As the LGBT community continues to fight for equal rights across the globe, here in Japan small steps are being made towards equality, with same-sex partnerships now officially recognised in six areas of the country, including Osaka, Shibuya, Setagaya, and Naha.
While spokespeople and politicians are also doing their best to give a face and voice to the community, now there’s a short film project that’s working at a grassroots level to openly reveal what it’s like to be a gay man in Japan, and it’s currently attracting a lot of attention online.
For an overview of the series’ characters, take a look at this short clip below:
Called Tokyo Neighbors, the 12-part series is currently being released on YouTube, with the first episode appearing at the end of May.

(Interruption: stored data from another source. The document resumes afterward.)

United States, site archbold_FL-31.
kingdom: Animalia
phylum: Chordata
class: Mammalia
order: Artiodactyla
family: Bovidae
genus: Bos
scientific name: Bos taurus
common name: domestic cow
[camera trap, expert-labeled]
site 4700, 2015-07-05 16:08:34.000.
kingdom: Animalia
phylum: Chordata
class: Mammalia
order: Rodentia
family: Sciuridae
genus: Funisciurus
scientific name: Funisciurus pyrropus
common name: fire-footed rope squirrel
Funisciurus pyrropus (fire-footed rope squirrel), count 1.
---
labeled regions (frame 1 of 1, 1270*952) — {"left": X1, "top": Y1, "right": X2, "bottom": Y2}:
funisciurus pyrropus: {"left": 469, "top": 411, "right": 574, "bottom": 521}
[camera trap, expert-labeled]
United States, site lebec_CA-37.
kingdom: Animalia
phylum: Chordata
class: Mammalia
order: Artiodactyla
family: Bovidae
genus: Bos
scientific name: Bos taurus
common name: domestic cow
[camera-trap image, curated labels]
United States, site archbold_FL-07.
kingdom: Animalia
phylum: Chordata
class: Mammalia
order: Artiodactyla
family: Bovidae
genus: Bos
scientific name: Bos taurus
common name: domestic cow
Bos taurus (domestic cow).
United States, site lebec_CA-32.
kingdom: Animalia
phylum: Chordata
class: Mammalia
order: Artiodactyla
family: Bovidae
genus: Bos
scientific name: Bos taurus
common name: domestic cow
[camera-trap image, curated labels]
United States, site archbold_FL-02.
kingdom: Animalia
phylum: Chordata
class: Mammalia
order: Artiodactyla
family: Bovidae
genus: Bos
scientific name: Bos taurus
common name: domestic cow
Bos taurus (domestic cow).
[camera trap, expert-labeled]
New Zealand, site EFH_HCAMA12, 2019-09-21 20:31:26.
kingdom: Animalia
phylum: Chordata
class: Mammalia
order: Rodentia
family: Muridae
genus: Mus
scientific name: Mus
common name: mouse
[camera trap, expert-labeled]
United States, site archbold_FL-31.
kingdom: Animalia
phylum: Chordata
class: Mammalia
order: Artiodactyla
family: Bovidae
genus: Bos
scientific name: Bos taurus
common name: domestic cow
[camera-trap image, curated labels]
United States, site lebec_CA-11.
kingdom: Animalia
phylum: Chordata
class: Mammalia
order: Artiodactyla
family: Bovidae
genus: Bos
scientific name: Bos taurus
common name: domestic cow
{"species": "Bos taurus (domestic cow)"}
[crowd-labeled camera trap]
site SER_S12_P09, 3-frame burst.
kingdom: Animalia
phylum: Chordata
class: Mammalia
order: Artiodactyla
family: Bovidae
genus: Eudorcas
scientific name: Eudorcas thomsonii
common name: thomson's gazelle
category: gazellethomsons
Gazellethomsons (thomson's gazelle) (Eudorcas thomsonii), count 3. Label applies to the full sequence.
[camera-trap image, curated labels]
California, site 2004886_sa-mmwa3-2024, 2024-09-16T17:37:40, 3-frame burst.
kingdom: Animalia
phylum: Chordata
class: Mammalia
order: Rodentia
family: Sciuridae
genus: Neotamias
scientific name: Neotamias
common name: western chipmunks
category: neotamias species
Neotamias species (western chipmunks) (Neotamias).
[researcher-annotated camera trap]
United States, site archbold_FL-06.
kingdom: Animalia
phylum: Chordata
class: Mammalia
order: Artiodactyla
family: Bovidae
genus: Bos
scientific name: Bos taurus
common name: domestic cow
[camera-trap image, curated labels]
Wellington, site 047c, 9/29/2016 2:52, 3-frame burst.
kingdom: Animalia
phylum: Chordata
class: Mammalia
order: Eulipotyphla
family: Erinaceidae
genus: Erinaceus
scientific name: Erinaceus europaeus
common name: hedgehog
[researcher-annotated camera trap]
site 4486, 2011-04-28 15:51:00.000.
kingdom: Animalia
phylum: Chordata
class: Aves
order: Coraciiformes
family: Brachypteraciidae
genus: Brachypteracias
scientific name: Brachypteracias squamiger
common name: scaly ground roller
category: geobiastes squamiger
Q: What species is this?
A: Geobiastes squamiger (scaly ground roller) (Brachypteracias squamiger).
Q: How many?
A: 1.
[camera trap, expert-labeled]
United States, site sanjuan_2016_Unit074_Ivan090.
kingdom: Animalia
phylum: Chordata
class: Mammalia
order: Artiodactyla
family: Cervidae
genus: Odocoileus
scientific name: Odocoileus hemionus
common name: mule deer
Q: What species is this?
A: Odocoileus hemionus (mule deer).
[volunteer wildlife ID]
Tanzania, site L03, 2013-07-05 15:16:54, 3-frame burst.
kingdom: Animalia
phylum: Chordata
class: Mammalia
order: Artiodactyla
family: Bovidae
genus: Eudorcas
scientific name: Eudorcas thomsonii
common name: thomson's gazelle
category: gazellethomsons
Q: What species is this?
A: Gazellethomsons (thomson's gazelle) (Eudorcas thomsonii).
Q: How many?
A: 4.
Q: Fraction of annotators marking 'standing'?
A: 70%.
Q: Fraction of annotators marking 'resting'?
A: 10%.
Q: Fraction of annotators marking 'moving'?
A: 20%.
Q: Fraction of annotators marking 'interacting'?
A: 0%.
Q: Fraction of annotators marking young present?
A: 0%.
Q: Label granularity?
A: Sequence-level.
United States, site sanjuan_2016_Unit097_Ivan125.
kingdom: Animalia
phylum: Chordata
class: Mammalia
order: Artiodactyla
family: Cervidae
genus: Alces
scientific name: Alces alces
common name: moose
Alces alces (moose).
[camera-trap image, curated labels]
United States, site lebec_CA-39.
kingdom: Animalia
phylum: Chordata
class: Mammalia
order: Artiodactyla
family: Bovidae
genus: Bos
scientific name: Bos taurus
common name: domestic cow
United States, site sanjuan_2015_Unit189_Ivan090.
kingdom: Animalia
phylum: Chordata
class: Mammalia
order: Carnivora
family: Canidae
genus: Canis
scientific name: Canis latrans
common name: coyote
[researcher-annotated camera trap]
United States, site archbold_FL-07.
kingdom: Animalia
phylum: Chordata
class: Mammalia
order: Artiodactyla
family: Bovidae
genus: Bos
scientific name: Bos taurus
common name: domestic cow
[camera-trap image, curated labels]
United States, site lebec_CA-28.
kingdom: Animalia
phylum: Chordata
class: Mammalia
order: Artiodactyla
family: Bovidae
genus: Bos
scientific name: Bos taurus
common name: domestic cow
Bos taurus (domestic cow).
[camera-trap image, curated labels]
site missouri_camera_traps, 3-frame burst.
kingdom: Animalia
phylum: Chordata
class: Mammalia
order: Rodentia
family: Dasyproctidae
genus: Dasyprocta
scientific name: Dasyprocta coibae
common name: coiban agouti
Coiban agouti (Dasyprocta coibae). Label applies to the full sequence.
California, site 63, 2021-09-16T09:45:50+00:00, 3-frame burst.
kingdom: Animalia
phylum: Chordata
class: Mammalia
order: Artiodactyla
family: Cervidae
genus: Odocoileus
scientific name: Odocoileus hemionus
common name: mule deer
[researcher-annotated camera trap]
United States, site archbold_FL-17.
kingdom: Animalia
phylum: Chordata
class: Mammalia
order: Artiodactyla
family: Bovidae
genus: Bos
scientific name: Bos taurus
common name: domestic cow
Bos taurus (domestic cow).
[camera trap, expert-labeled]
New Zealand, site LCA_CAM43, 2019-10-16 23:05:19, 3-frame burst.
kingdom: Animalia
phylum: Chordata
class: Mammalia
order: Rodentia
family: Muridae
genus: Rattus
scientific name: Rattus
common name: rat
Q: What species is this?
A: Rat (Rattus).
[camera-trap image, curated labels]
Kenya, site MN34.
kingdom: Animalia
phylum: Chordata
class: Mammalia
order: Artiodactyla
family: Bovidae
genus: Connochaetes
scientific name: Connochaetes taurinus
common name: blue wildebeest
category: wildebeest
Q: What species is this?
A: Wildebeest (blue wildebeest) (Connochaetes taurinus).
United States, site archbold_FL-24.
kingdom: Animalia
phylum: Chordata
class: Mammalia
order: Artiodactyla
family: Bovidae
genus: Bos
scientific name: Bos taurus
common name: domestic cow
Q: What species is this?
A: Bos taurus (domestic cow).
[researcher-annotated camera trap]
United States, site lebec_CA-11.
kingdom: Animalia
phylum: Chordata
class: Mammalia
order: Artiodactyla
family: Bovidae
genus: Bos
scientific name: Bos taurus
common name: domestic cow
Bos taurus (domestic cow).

Click on the closed captions button to view the first episode with English subtitles:
While it’s easy to focus on the series’ less-than professional feel, and the fact that the actors aren’t turning in the most stellar performances, these elements actually work to the show’s advantage. Rather than presenting exaggerated characters with polished or over-the-top performances, a caricature commonly portrayed by gay personalities on Japanese television shows, this series plays up the everyday awkwardness of the men onscreen.
The absence of professional lighting and conventional camera shots gives each episode a raw feel, adding to the sense of reality, which serves to highlight the fact that these lives and these experiences really do exist in Japan.
▼ These men are, in fact, your Tokyo neighbours.
Onabys Pictures, the group who spearheads the team of photographers, illustrators, musicians and actors involved in the project, is currently releasing a new episode of Tokyo Neighbors every Monday and Thursday on their YouTube channel.
The series, which centres around a Tokyo bar in Shinjku’s ni-chome district, follows different characters as they explore topics such as love, marriage and coming out, with an honesty and frankness that’s rare to find on mainstream TV shows.
While English subtitles are yet to be added to the rest of the episodes in the series, we’re hoping that they get added soon so we can follow them on their journey up until their very last episode, which is scheduled to appear on 6 July.
For updates and more information about the series and the people involved in the project, head on over to the Tokyo Neighbors Twitter account. With series like this one and Japanese television ads also working to raise awareness for the LGBT community, hopefully it won’t be too long before we see more leaps and bounds being made towards equal rights in Japan.